Nurses' practice environments in general hospitals have been extensively investigated. Potential variations across practice settings, for instance in psychiatric hospitals, have been much less studied.

Design

A cross-sectional design with a survey.

Method

A structural equation model previously tested in acute hospitals was evaluated using survey data from a sample of 357 registered nurses, licensed practical nurses, and non-registered caregivers from two psychiatric hospitals in Belgium between December 2010–April 2011. The model included paths between practice environment dimensions and outcome variables, with burnout in a mediating position. A workload measure was also tested as a potential mediator between the practice environment and outcome variables.

Results

An improved model, slightly modified from the one validated earlier in samples of acute care nurses, was confirmed. This model explained 50% and 38% of the variance in job outcomes and nurse-reported quality of care respectively.

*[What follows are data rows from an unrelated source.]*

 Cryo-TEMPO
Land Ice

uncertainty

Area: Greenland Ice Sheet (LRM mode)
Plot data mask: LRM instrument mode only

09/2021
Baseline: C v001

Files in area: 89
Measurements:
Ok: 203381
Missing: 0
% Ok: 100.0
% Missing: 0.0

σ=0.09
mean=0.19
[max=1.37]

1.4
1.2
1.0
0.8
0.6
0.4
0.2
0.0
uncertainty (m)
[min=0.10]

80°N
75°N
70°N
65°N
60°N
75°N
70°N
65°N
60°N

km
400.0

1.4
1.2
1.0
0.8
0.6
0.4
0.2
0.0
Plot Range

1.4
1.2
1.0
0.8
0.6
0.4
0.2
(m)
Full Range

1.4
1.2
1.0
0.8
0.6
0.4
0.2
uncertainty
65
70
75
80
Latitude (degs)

In addition, workload was found to play a mediating role in accounting for job outcomes and significantly improved a model that ultimately explained 60% of the variance in these variables.

Conclusion

In psychiatric hospitals as in general hospitals, nurse–physician relationship and other organizational dimensions such as nursing and hospital management were closely associated with perceptions of workload and with burnout and job satisfaction, turnover intentions, and nurse-reported quality of care. Mechanisms linking key variables and differences across settings in these relationships merit attention by managers and researchers.